I know of no such thing. Sola fide and sola Scriptura would be “central and ubiquitous” but “once saved always saved” is not. While some Protestant traditions do believe in eternal security (notably the Reformed), there are other Protestant traditions who teach conditional security (Arminianism, Lutheranism).
This isn’t Protestantism. It’s Antinomianism. The Westminster Confession of Faith, the gold standard of Calvinist theology, states in Chapter 19 Of the Law of God:
V. The moral law does forever bind all, as well justified persons as others, to the obedience thereof; and that, not only in regard of the matter contained in it, but also in respect of the authority of God the Creator, who gave it. Neither does Christ, in the Gospel, any way dissolve, but much strengthen this obligation.
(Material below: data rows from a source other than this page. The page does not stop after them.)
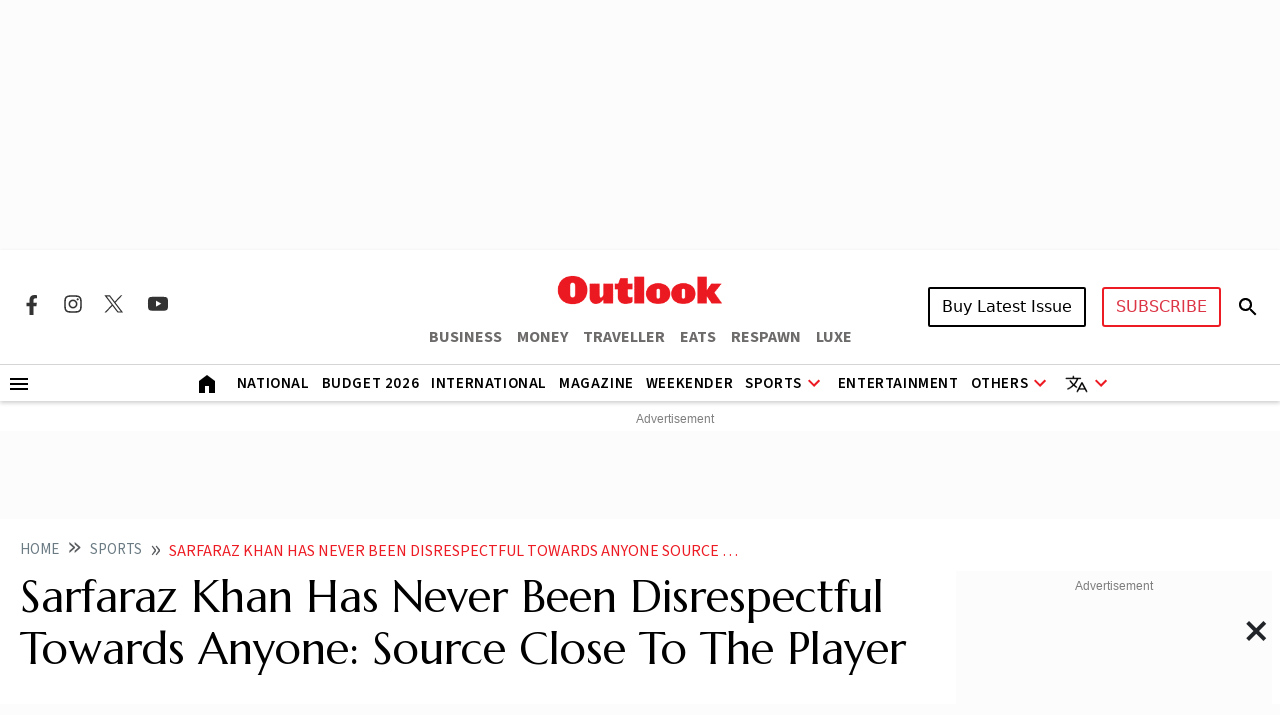

--- FILE ---
content_type: text/html; charset=utf-8
request_url: https://www.google.com/recaptcha/api2/aframe
body_size: 150
content:
<!DOCTYPE HTML><html><head><meta http-equiv="content-type" content="text/html; charset=UTF-8"></head><body><script nonce="V2UTVRh261JiBrNoec3hHw">/** Anti-fraud and anti-abuse applications only. See google.com/recaptcha */ try{var clients={'sodar':'https://pagead2.googlesyndication.com/pagead/sodar?'};window.addEventListener("message",function(a){try{if(a.source===window.parent){var b=JSON.parse(a.data);var c=clients[b['id']];if(c){var d=document.createElement('img');d.src=c+b['params']+'&rc='+(localStorage.getItem("rc::a")?sessionStorage.getItem("rc::b"):"");window.document.body.appendChild(d);sessionStorage.setItem("rc::e",parseInt(sessionStorage.getItem("rc::e")||0)+1);localStorage.setItem("rc::h",'1768703116366');}}}catch(b){}});window.parent.postMessage("_grecaptcha_ready", "*");}catch(b){}</script></body></html>

--- FILE ---
content_type: application/javascript; charset=utf-8
request_url: https://fundingchoicesmessages.google.com/f/AGSKWxUk1QUtJ54QZWAW2MT3i1seUY6pDEFF6hen9rTTbeMkBRIl3aw6eWrqR0mM3enj1eSrE9xT5Du1IgWqC00cUd-QUmPsMw9hKYML5T2FE1-jNYsjKdT8RlBI7fmGxhhT4ouhaqEZpNM7RNy5fdSqdFMiFyaHYlu0pJYqKMtTCLRibJ_GSds4VbgSfCw=/__radio_ad_/600x90./ads/dfp..com/im-ad//topadvert.
body_size: -1290
content:
window['4a61aa4b-0f9c-463a-a517-5e6fb4dbb4b4'] = true;

--- FILE ---
content_type: application/javascript
request_url: https://fea.assettype.com/outlook/outlook-india/assets/js/action.js?v=3017012606i0t5f
body_size: 849
content:
document.addEventListener('DOMContentLoaded', function () {
  var images = document.querySelectorAll('img');

  images.forEach(function (img) {
    img.addEventListener('error', function () {

      var originalSrc = this.getAttribute('src');
      var placeholderSrc = 'https://img-2.outlookindia.com/outlookindia/2024-01/5d397126-4ebc-462d-bb27-d81559ae4a40/Outlook_Placeholder_image.png';

      // Check if the original source has query parameters
      var queryParamsIndex = originalSrc.indexOf('?');
      if (queryParamsIndex !== -1) {
        // Append the query parameters to the placeholder source
        placeholderSrc += originalSrc.substring(queryParamsIndex);
      }

      this.src = placeholderSrc;
    });
  });
});

// document.addEventListener("DOMContentLoaded", function () {
  var inHouseBanner = document.querySelector(".in-house-banner-main-scroll");
  var contentBody = document.querySelector(".rm-main");
  var navAds = document.querySelector(".hero-ads-banner");
  const element = document.querySelector('.in-house-banner1');
  const element1 = document.querySelector('.in-house-banner-main');
  let height = 0
  if (element) {
    height = element.offsetHeight;
  }

  let height1 = 0
  if (element1) {
    height1 = element1.offsetHeight;
  }

  // $(window).on('load', function() {
  //   onscroll(height, height1, inHouseBanner, contentBody, navAds)
  // })
  window.addEventListener("scroll", function() {
    onscroll(height, height1, inHouseBanner, contentBody, navAds)
  })

// let inPlacement = setInterval(function() {
//   onscroll(height, height1, inHouseBanner, contentBody, navAds)
// },2000)
    
  // $('.in-house-banner1 img').load(function() {
  //   onscroll(height, height1, inHouseBanner, contentBody, navAds)
  // });

  // $( ".in-house-banner1 img" ).on( "load", function() {
  //   onscroll(height, height1, inHouseBanner, contentBody, navAds)
  // } );

  // $(window).on( "scroll",function(){
  //   onscroll(height, height1, inHouseBanner, contentBody, navAds)
  // });
  // onscroll(height, height1, inHouseBanner, contentBody, navAds)

const inHouseBannerImg = document.querySelector(".in-house-banner1 img");

if (inHouseBannerImg) {
  inHouseBannerImg.addEventListener("load", function() {
    onscroll(height, height1, inHouseBanner, contentBody, navAds);
  });
}
let inPlacement = false;

window.addEventListener("scroll", function() {
  if (!inPlacement) {
    onscroll(height, height1, inHouseBanner, contentBody, navAds);
    inPlacement = true;

    setTimeout(function() {
      inPlacement = false;
    }, 2000);
  }
});


function onscroll(height, height1, inHouseBanner, contentBody, navAds) {


  const element = document.querySelector('.in-house-banner1');
  const element1 = document.querySelector('.in-house-banner-main');
  if (element) {
    height = element.offsetHeight;
    if (height>0 && inPlacement){
      clearInterval(inPlacement)
    }
  }
  if (element1) {
    height1 = element1.offsetHeight;
  }
  closeNav();

  if (window.scrollY >= height) {
    inHouseBanner.classList.add(
      "sticky",
      "scrolled",
      "inHouseScrollNav"
    );
    if (isMobile()) {
      if (navAds) {
        navAds.style.marginTop = height1 + 'px'
      } else {
        contentBody.style.marginTop = height1 + 'px';
      }
    } else {
      contentBody.style.marginTop = height1 + 'px';
    }
    // isMobile() ?navAds.style.marginTop = height1+'px':contentBody.style.marginTop = height1+'px'; 
  } else {
    isMobile() ? navAds.style.marginTop = '0px' : contentBody.style.marginTop = '0px';
    inHouseBanner.classList.remove("sticky", "scrolled");
    closeNavScroll();
  }
}

let startOnce = 0
function startCountdown() {
  if (startOnce == 0) {
    startOnce = 1;
    const targetDate = matchTime; /* Set your target date and time here */
    function updateCountdown() {
      const now = new Date();
      const timeRemaining = Math.max(targetDate - now, 0);

      const daysElement = document.getElementById("days");
      const hoursElement = document.getElementById("hours");
      const minutesElement = document.getElementById("minutes");
      const secondsElement = document.getElementById("seconds");

      var daysEle = document.getElementsByClassName("days");
      var hoursEle = document.getElementsByClassName("hours");
      var minutesEle = document.getElementsByClassName("minutes");
      var secondsEle = document.getElementsByClassName("seconds");

      var days = Math.floor(timeRemaining / (1000 * 60 * 60 * 24));
      var hours = Math.floor(
        (timeRemaining % (1000 * 60 * 60 * 24)) / (1000 * 60 * 60)
      );
      var minutes = Math.floor(
        (timeRemaining % (1000 * 60 * 60)) / (1000 * 60)
      );
      var seconds = Math.floor((timeRemaining % (1000 * 60)) / 1000);

      if (days <= 9) {
        days = "0" + days;
      }

      if (hours <= 9) {
        hours = "0" + hours;
      }
      if (minutes <= 9) {
        minutes = "0" + minutes;
      }
      if (seconds <= 9) {
        seconds = "0" + seconds;
      }
      for (let i = 0; i < daysEle.length; i++) {
        daysEle[i].textContent = days;
        hoursEle[i].textContent = hours;
        minutesEle[i].textContent = minutes;
        secondsEle[i].textContent = seconds;
      }

      // daysElement.textContent = days;
      // hoursElement.textContent = hours;
      // minutesElement.textContent = minutes;
      // secondsElement.textContent = seconds;

      if (timeRemaining === 0) {
        clearInterval(timerInterval);
      }
      if (days == '00') {
        var dayBoxEle = document.getElementsByClassName('daybox');
        for (let j = 0; j < dayBoxEle.length; j++) {
          dayBoxEle[j].style.display = 'none';
        }
      }
    }
    updateCountdown();
    const timerInterval = setInterval(updateCountdown, 1000);
  }
}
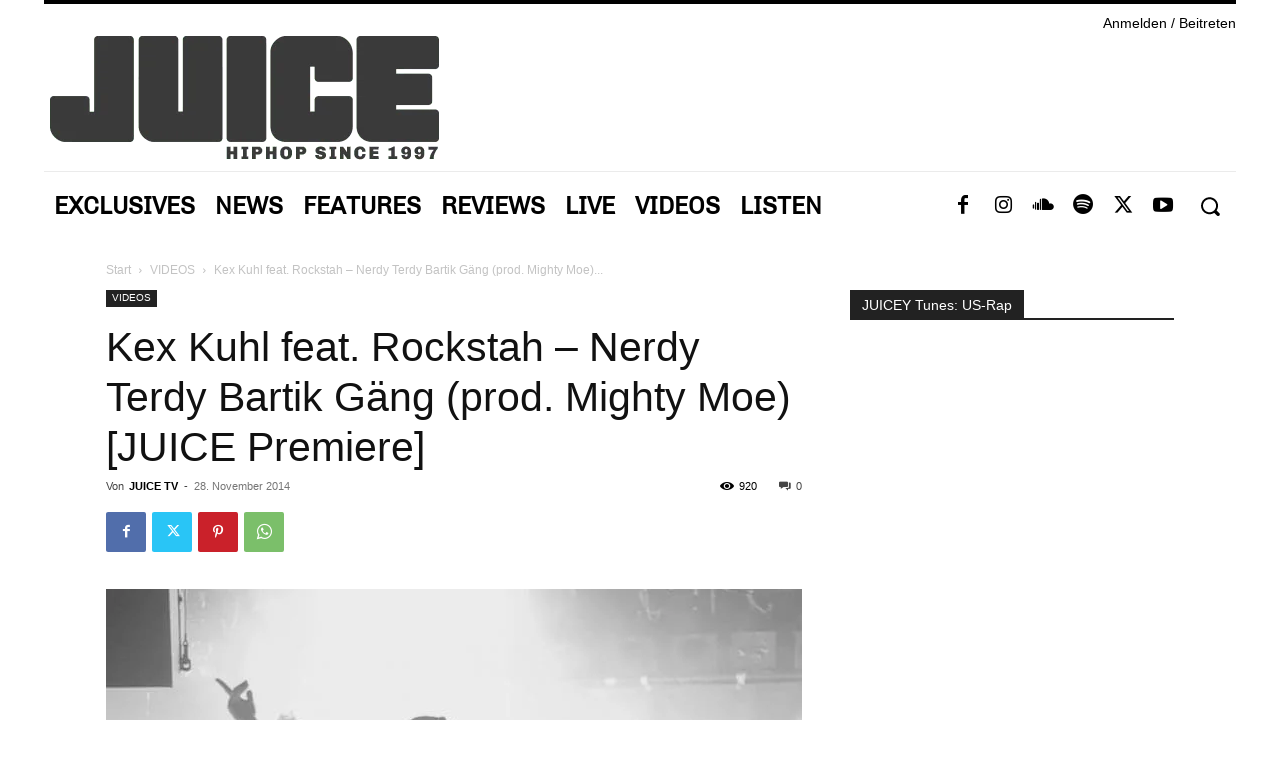

--- FILE ---
content_type: text/css
request_url: https://juice.de/wp-content/themes/Newspaper-child/style.css?ver=12.7.1c
body_size: -28
content:
/*
Theme Name:     Newspaper 7 Child theme
Theme URI:      http://themeforest.net/user/tagDiv/portfolio
Description:    Child theme made by tagDiv
Author:         tagDiv
Author URI:     http://themeforest.net/user/tagDiv/portfolio
Template:       Newspaper                             
Version:        7.0c
*/




--- FILE ---
content_type: text/plain
request_url: https://www.google-analytics.com/j/collect?v=1&_v=j102&a=1504617440&t=pageview&_s=1&dl=https%3A%2F%2Fjuice.de%2Fkex-kuhl-feat-rockstah-nerdy-terdy-bartik-gaeng-prod-mighty-moe-juice-premiere%2F&ul=en-us%40posix&dt=Kex%20Kuhl%20feat.%20Rockstah%20-%20Nerdy%20Terdy%20Bartik%20G%C3%A4ng%20(prod.%20Mighty%20Moe)%20%5BJUICE%20Premiere%5D&sr=1280x720&vp=1280x720&_u=YEBAAAABAAAAAC~&jid=211802164&gjid=524541589&cid=1856655962.1769000878&tid=UA-20091782-1&_gid=1195191321.1769000878&_r=1&_slc=1&gtm=45He61g1h1n81NMH8VXLv78376124za200zd78376124&gcd=13l3l3l3l1l1&dma=0&tag_exp=103116026~103200004~104527907~104528500~104684208~104684211~105391253~115495940~115616985~115938465~115938469~116744867~117041588~117171315&z=1204348388
body_size: -448
content:
2,cG-L4VQVEDLHP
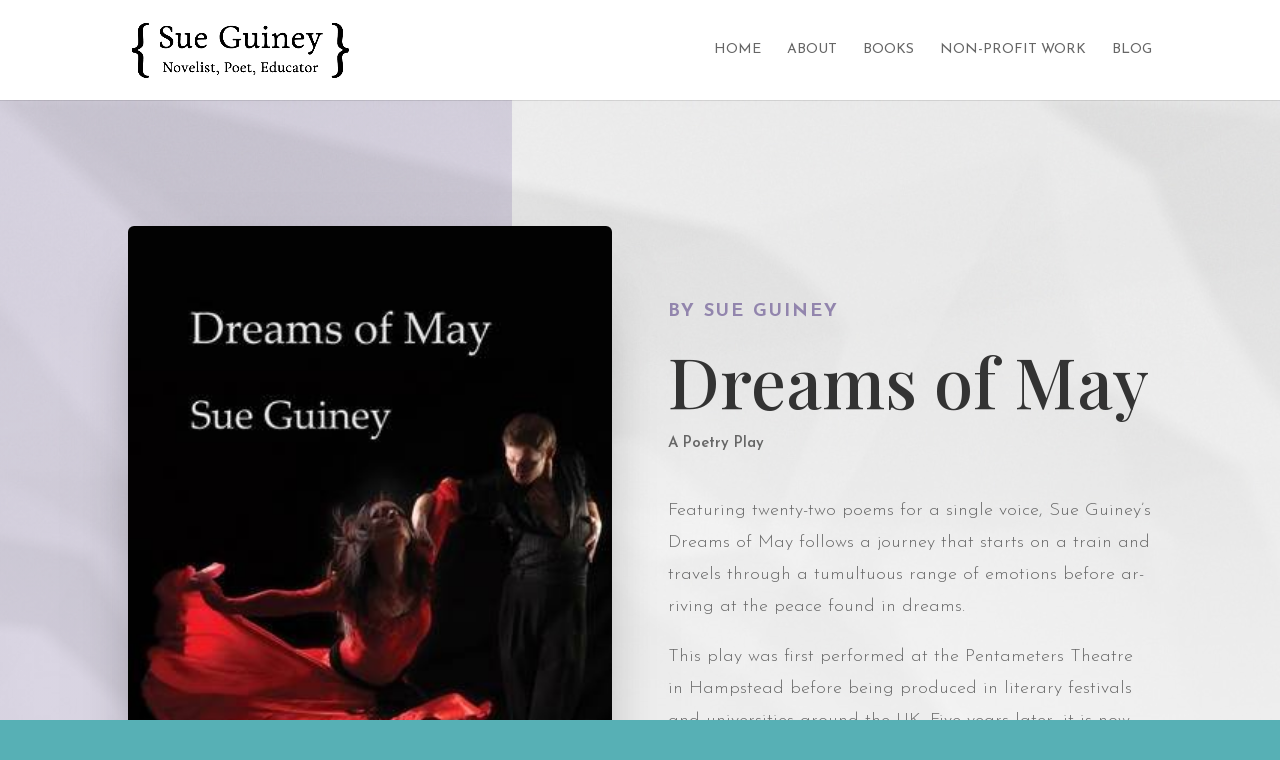

--- FILE ---
content_type: text/css
request_url: https://sueguiney.com/wp-content/themes/Divi-child/style.css?ver=4.27.4
body_size: -206
content:
/*
Theme Name: Divi
Theme URI: http://www.elegantthemes.com/gallery/divi/
Template: Divi
Author: Elegant Themes
Author URI: http://www.elegantthemes.com
Description: Latest release version
Version: 4.27.x
Updated: 2025-05-11 12:00:00
*/

@charset "UTF-8";
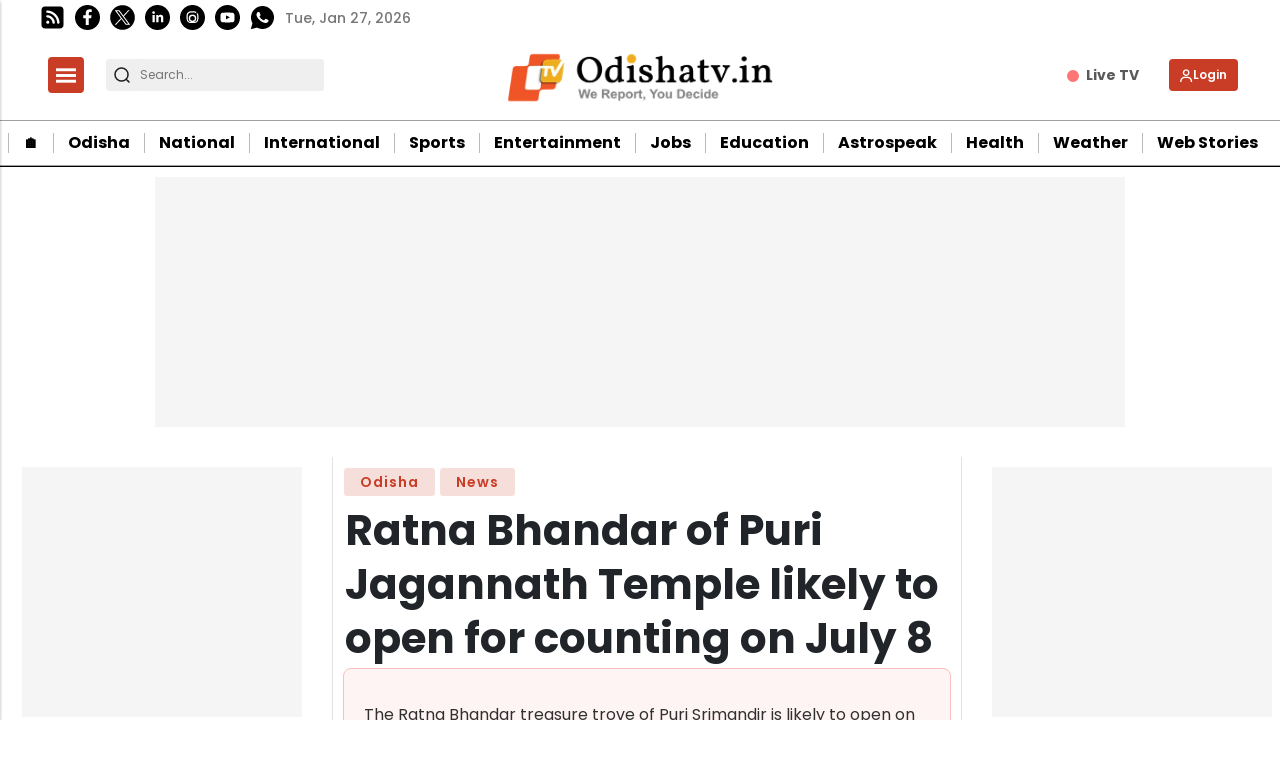

--- FILE ---
content_type: text/html; charset=utf-8
request_url: https://www.google.com/recaptcha/api2/aframe
body_size: -104
content:
<!DOCTYPE HTML><html><head><meta http-equiv="content-type" content="text/html; charset=UTF-8"></head><body><script nonce="puedKuQVBYbvNjh1S8Tz2A">/** Anti-fraud and anti-abuse applications only. See google.com/recaptcha */ try{var clients={'sodar':'https://pagead2.googlesyndication.com/pagead/sodar?'};window.addEventListener("message",function(a){try{if(a.source===window.parent){var b=JSON.parse(a.data);var c=clients[b['id']];if(c){var d=document.createElement('img');d.src=c+b['params']+'&rc='+(localStorage.getItem("rc::a")?sessionStorage.getItem("rc::b"):"");window.document.body.appendChild(d);sessionStorage.setItem("rc::e",parseInt(sessionStorage.getItem("rc::e")||0)+1);localStorage.setItem("rc::h",'1769482765898');}}}catch(b){}});window.parent.postMessage("_grecaptcha_ready", "*");}catch(b){}</script></body></html>

--- FILE ---
content_type: application/javascript; charset=utf-8
request_url: https://fundingchoicesmessages.google.com/f/AGSKWxWImlcm36pN7uh1RUq2Sv6Rx2_JDqFsVLyE-mNOi5LaoEB5r78boWM8oNV7d093u9pqm31krkb75OF1XeNlJs130dioDIIufx4U9iowplOXp3yxEtLULEAqj97wmmzjSpKShC0gfx4Xcm8RnCTpq-PmaVNE3o8FZ6QqP5bytGZLQngenG3dNCbFpMDM/_/nugg.min.js_adengine_/adsall./adocean./adbox.
body_size: -1287
content:
window['558382e5-529f-4b55-9867-1fcdf7fa3d59'] = true;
VI. Although true believers be not under the law, as a covenant of works, to be thereby justified, or condemned; yet is it of great use to them, as well as to others; in that, as a rule of life informing them of the will of God, and their duty, it directs and binds them to walk accordingly; . . .
VII. Neither are the forementioned uses of the law contrary to the grace of the Gospel, but do sweetly comply with it; the Spirit of Christ subduing and enabling the will of man to do that freely, and cheerfully, which the will of God, revealed in the law, requires to be done.